- [Texto]
..............................

Los españoles dicen preocuparse por sus políticos, según afirma el CIS, y eso que no están ni siquiera medianamente informados de lo que ocurre en los partidos que, lisa y llanamente, constituyen un agujero negro de la democracia, un espacio donde, ni están vigentes, ni, en la medida en que lo estén, se respetan, principios cuya violación se consideraría escandalosa en cualquier otro ámbito.
Sin partidos que respeten la ley y la democracia no hay elecciones políticas, hay un puro refrendo de liderazgos
Es una observación muy común entre los teóricos de la política la afirmación de que la democracia interna es un imposible real, casi un concepto contradictorio, y hay mucho de correcto en ese diagnóstico, pero una cosa es que los conceptos sufran una cierta deformación cuando se aplican al ámbito interno de los partidos, porque, por ejemplo, se haya de atender a criterios de eficacia, discreción o de otro tipo, y otra que la vida interna de los partidos, las decisiones que toman en nuestro nombre y que tanto nos afectan, estén completamente al margen de normas elementales de derecho.
Los programas, pura propaganda sin compromiso alguno
Se dice en el Quijote que la justicia es tan necesaria que ha de regir incluso en las bandas de ladrones, pero los partidos se las han arreglado para prescindir de esa garantía y hacer de tal modo que el poder que les otorgamos en la Constitución pueda ejercerse con brutalidad y sin ningún respeto al discrepante, y acabe por ser el único criterio con el que en ellos se ventilan los debates y las alternativas, completamente al margen de cualquier clase de criterios formales o del respeto a las libertades constitucionales que están, en la práctica, severamente reprimidas en el seno de las organizaciones partidarias. En consecuencia, el puro poder, que no la política, que es algo distinto, pues ha de tener en cuenta al adversario y al diferente, acaba siendo la única razón de ser de los partidos tanto hacia afuera como hacia dentro, y eso desvirtúa completamente su función representativa. Las elecciones se ven reducidas a la pura legitimación del poder, que podrá, en adelante, hacer absolutamente lo que le venga en gana, con tal de cuidarse de volver a engañar a los votantes, más bien hacia el final de la legislatura. Sin partidos que respeten la ley y la democracia no hay elecciones políticas, hay un puro refrendo de liderazgos, de modo que, como ha escrito brillantemente Juan Manuel Blanco en Vozpopuli, “los partidos no ganan las elecciones para aplicar un programa: hacen el programa para ganar las elecciones”, es decir que su funcionamiento destruye la democracia del sistema que los legitima.

..............................

- [Listado]
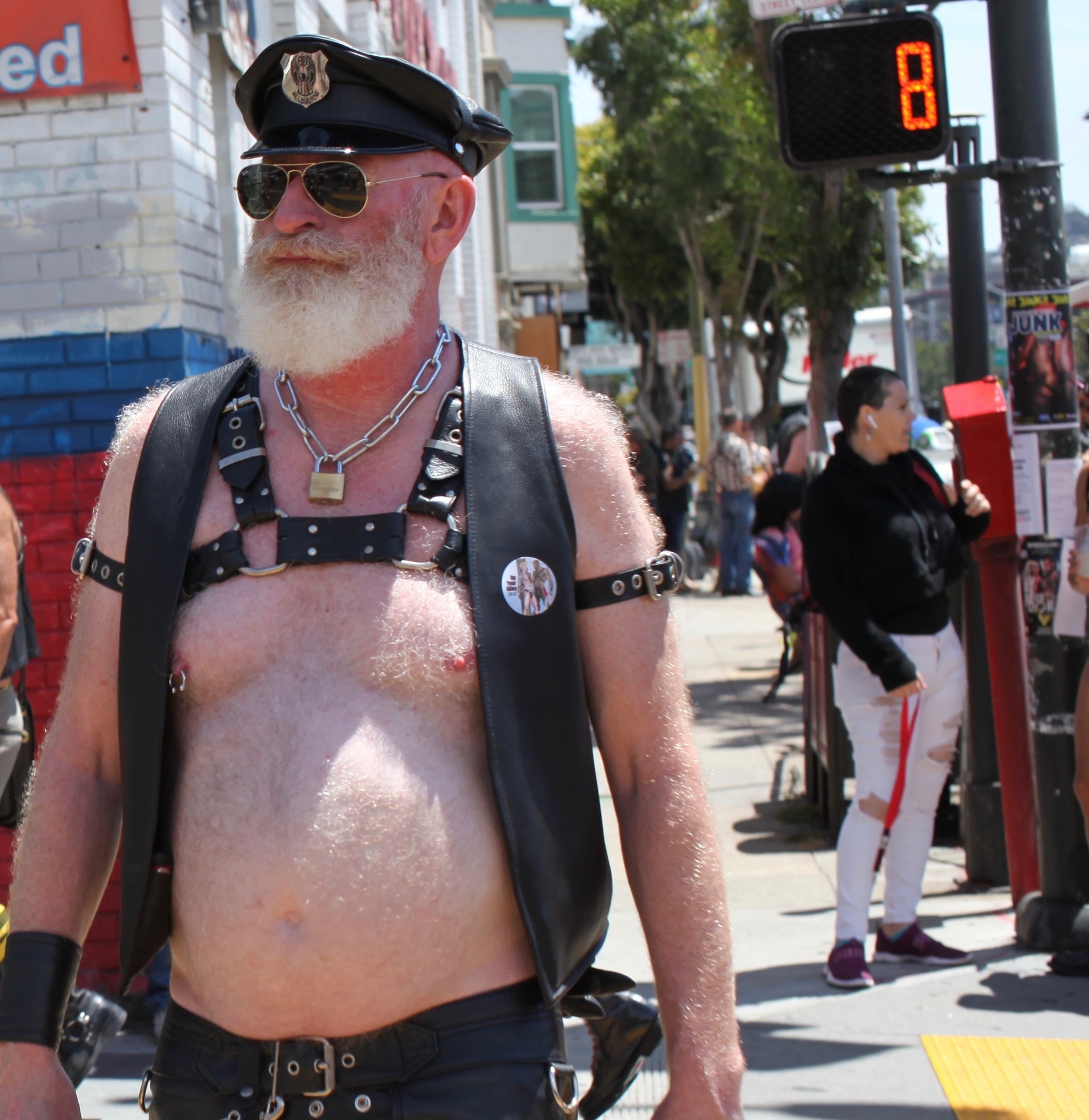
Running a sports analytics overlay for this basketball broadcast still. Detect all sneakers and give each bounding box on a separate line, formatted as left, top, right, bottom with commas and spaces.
872, 924, 976, 965
822, 939, 874, 988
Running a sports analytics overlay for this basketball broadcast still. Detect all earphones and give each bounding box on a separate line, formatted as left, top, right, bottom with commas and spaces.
866, 413, 878, 431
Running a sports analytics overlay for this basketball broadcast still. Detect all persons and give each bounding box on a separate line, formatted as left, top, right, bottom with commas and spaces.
1049, 373, 1089, 978
1, 33, 749, 1120
798, 363, 994, 988
618, 401, 812, 625
517, 557, 555, 616
1023, 554, 1058, 596
0, 486, 127, 1091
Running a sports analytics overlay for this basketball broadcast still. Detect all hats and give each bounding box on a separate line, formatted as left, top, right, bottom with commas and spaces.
235, 33, 514, 184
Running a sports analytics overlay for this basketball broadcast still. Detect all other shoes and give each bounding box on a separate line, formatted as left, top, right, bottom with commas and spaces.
1047, 949, 1089, 977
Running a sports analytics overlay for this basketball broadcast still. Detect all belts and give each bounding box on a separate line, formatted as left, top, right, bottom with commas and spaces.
149, 1008, 566, 1100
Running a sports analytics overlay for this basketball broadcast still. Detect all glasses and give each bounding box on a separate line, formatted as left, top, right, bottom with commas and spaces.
233, 160, 449, 222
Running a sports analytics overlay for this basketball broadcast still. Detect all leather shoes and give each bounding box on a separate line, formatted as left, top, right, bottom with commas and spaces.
577, 991, 663, 1120
54, 985, 129, 1089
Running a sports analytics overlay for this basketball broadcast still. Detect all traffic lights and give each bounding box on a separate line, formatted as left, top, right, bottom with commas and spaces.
773, 8, 953, 173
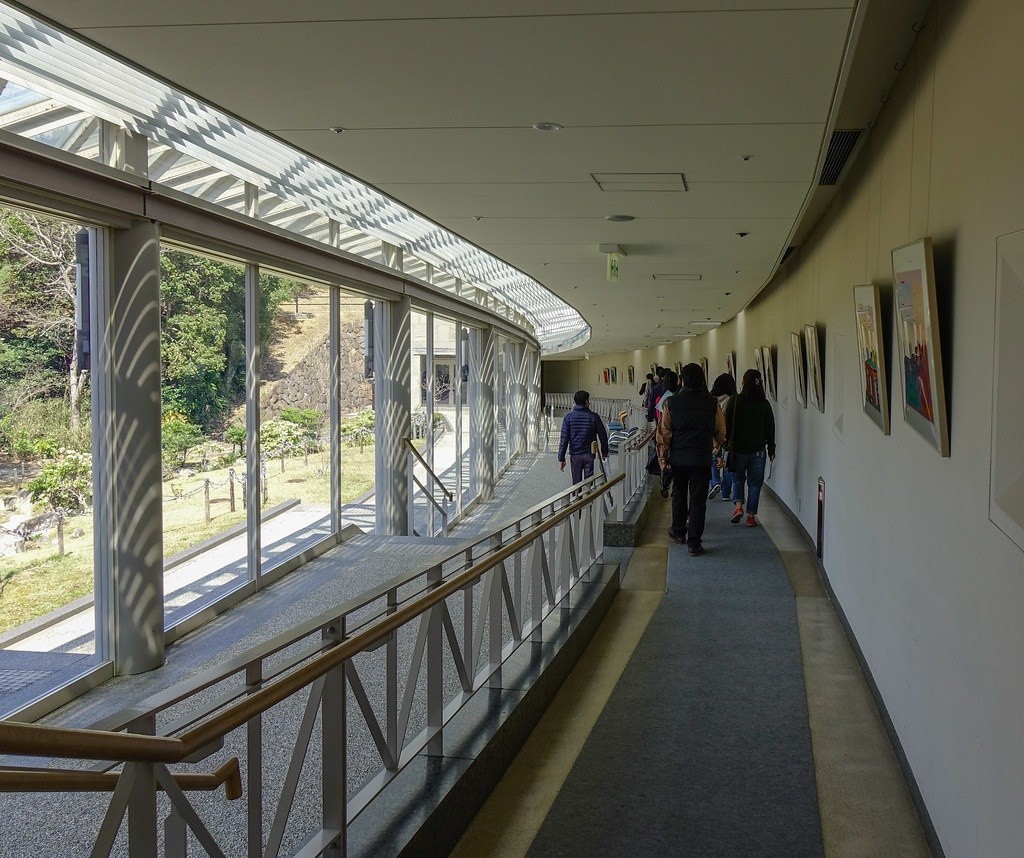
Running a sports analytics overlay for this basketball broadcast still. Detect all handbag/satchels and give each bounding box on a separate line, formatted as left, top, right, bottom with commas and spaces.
645, 448, 661, 476
724, 451, 735, 471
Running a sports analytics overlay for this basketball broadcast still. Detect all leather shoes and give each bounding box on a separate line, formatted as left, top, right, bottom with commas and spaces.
667, 528, 687, 545
688, 546, 708, 556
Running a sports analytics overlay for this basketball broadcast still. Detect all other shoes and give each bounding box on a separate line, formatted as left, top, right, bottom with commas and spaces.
723, 497, 730, 500
708, 484, 721, 500
729, 508, 744, 523
660, 490, 669, 498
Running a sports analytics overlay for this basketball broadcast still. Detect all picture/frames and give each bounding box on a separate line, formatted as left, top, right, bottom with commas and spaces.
603, 325, 824, 414
852, 282, 890, 437
888, 237, 950, 458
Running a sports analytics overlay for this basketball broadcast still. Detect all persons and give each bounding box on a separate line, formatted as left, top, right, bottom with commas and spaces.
558, 390, 609, 519
724, 369, 777, 526
656, 363, 726, 557
638, 366, 738, 502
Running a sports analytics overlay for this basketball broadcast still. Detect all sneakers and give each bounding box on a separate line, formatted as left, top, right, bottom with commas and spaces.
746, 515, 757, 526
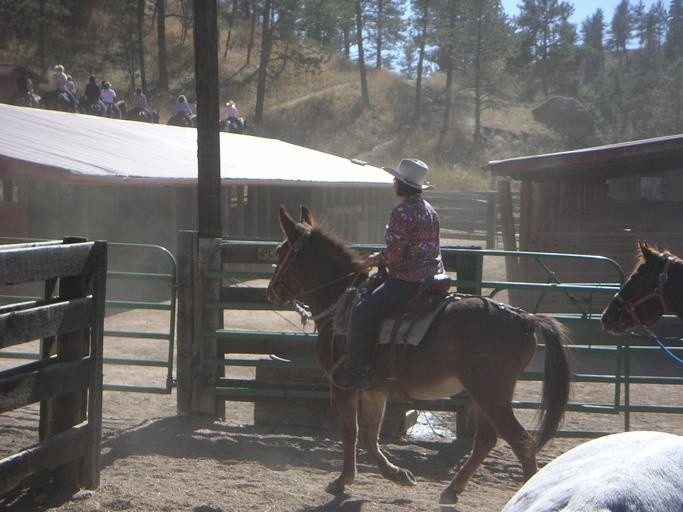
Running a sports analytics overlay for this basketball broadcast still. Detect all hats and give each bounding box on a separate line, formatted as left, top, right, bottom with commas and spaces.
382, 159, 434, 190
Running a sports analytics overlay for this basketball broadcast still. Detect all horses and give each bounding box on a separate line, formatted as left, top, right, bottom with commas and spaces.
21, 88, 249, 134
264, 204, 571, 506
600, 239, 683, 336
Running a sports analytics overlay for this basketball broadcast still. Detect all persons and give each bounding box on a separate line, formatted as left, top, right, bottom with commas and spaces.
334, 158, 445, 389
17, 64, 237, 129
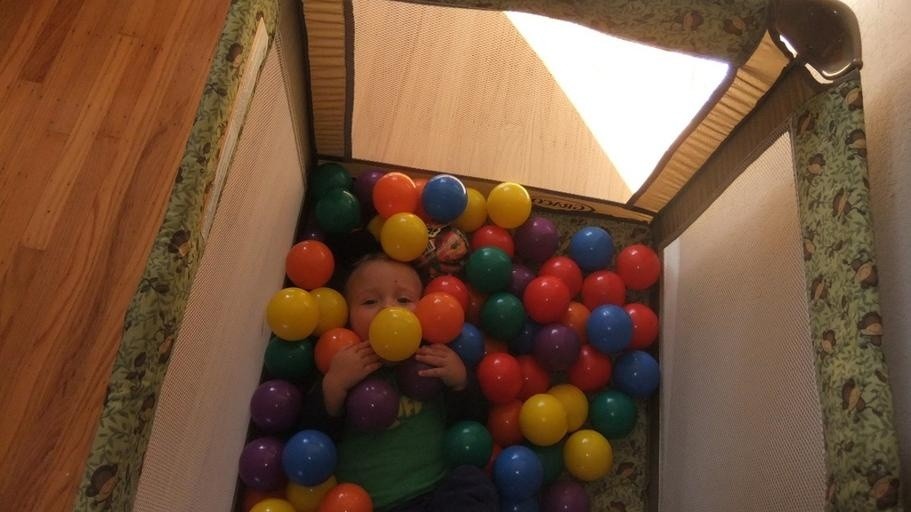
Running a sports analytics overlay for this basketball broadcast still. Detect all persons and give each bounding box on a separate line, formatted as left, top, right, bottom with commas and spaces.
318, 253, 499, 512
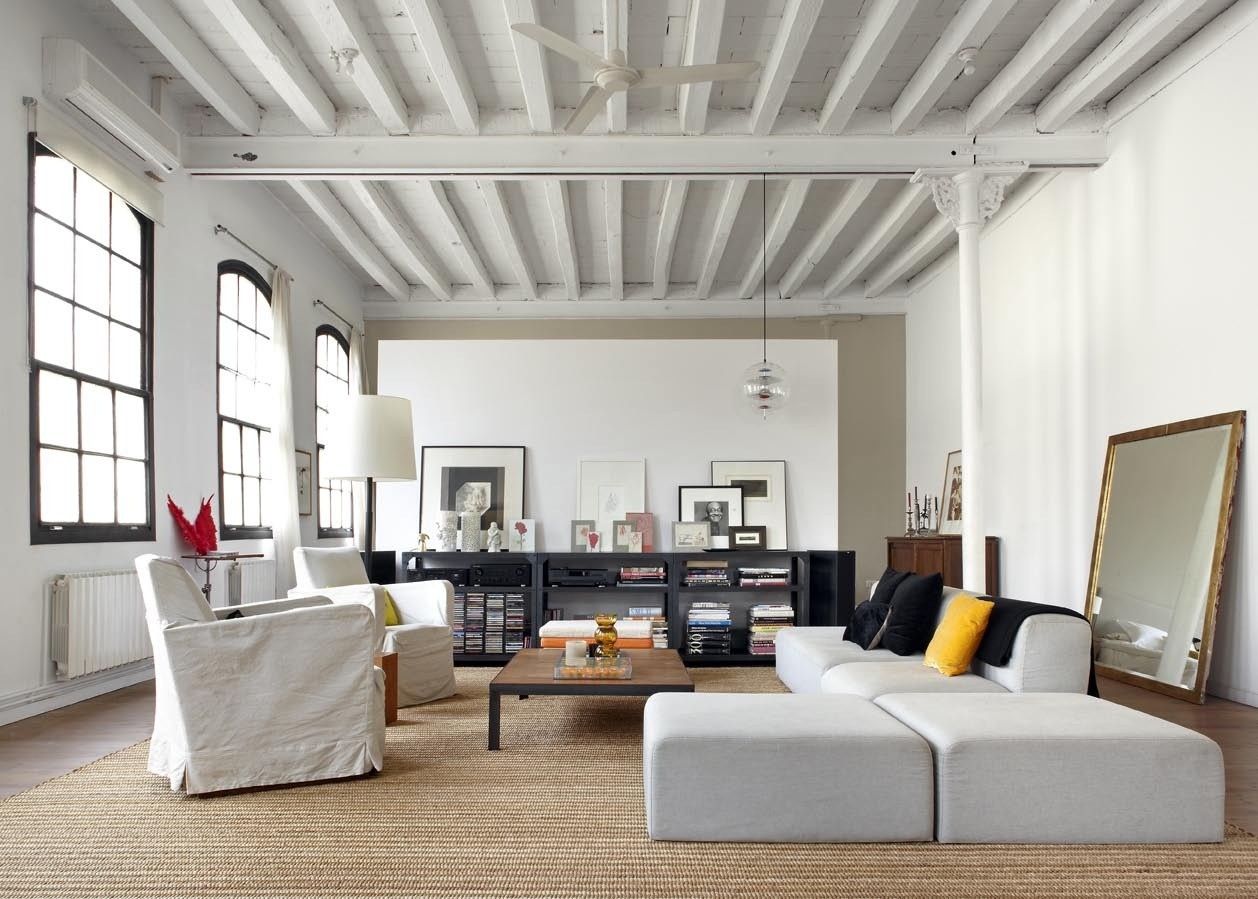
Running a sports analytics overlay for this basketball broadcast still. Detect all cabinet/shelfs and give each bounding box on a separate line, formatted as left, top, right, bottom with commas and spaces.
675, 548, 812, 662
884, 533, 962, 589
535, 550, 675, 651
401, 551, 536, 662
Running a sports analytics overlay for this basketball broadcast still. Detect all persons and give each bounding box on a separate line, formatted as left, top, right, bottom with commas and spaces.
486, 522, 504, 554
947, 466, 962, 521
700, 502, 725, 535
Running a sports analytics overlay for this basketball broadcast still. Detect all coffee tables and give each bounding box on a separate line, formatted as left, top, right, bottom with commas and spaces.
486, 650, 695, 752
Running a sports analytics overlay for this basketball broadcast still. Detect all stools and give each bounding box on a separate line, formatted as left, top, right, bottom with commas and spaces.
539, 620, 654, 650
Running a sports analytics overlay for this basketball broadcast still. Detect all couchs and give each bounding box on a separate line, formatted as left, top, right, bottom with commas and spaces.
289, 545, 459, 705
134, 554, 390, 793
644, 580, 1227, 847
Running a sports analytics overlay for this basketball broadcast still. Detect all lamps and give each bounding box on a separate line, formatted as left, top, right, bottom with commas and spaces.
740, 174, 792, 420
326, 392, 418, 582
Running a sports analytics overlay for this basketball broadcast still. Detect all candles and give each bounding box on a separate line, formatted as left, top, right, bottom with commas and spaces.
923, 494, 927, 508
935, 497, 938, 510
914, 486, 918, 499
907, 492, 911, 506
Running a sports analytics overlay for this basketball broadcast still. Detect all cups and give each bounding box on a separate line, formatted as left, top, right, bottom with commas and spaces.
565, 639, 590, 666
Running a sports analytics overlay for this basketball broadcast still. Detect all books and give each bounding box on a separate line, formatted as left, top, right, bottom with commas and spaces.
684, 601, 795, 655
453, 592, 532, 655
615, 566, 667, 585
542, 608, 563, 621
621, 606, 669, 650
680, 559, 791, 587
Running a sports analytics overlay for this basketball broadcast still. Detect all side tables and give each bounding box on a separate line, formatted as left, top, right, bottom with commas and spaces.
379, 652, 398, 724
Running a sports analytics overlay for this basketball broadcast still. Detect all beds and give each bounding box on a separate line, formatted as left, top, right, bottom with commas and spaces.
1100, 637, 1198, 692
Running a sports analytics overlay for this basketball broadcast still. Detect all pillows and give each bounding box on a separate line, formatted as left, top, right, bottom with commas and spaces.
924, 591, 995, 675
843, 600, 894, 646
1116, 619, 1195, 654
870, 566, 910, 600
885, 571, 944, 655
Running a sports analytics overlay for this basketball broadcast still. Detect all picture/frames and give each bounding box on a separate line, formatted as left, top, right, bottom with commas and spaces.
294, 449, 313, 517
413, 442, 791, 553
936, 449, 963, 536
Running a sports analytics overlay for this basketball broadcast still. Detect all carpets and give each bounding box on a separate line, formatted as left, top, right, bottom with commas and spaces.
1, 667, 1258, 899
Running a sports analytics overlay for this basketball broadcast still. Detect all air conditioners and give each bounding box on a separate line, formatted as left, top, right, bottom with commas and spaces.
40, 34, 181, 184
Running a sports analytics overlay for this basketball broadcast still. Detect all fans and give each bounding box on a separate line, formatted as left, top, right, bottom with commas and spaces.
511, 1, 754, 135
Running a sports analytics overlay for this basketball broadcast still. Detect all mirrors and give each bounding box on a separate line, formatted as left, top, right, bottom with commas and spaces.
1082, 409, 1246, 707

..............................

- [Tareas]
a) Di si cada una de estas frases coincide con el texto sobre los partidos políticos: (i) los españoles están bien informados de lo que pasa dentro de los partidos; (ii) el texto cita el Quijote para decir que la justicia debe regir incluso en las bandas de ladrones; (iii) según la cita de Juan Manuel Blanco, los partidos ganan las elecciones para aplicar un programa. Contesta sí o no en cada caso y copia las palabras del texto que lo deciden.
b) Sigue escribiendo el texto sobre los partidos políticos a partir de su última frase.

- [Respuestas finales]
a)
(i) No: "no están ni siquiera medianamente informados de lo que ocurre en los partidos".
(ii) Sí: "Se dice en el Quijote que la justicia es tan necesaria que ha de regir incluso en las bandas de ladrones".
(iii) No: "los partidos no ganan las elecciones para aplicar un programa: hacen el programa para ganar las elecciones".

b)
Democracia asamblearia frente a democracia representativa
La razón principal para preferir la democracia representativa frente a cualquier forma de democracia asamblearia o supuestamente directa, es, precisamente, el que se garantice un alto nivel de respeto a la pureza de los procedimientos para tomar decisiones y, por supuesto, al imperio de la ley común, en todo momento. Pero nuestros partidos se las han arreglado para librarse de esa garantía que coarta ampliamente la libertad de los que mandan, que limita su poder, y lo han hecho para que quienes alcanzan la cumbre puedan actuar como autócratas, olvidando cualquier obligación con los que le dieron la representación y, por supuesto, con cualquier principio legal que consideran una bajeza vigente sólo para ciudadanos vulgares. Es bien claro que esa tendencia a la autocracia es un mal universal, nuestro problema es que no hemos tomado las medidas suficientes y razonables para evitarla, y así nos está yendo. La democracia representativa ha pasado a llevar una existencia espectral en la medida en que su práctica ha cedido el paso a métodos de gobierno de los partidos sin ninguna garantía jurídica, ni en el orden estatutario, ni en los sistemas de elección interna, que se imponen y superponen a la elección ciudadana, ni en el control económico y financiero de sus organizaciones, ni en el respeto a los derechos básicos de sus miembros.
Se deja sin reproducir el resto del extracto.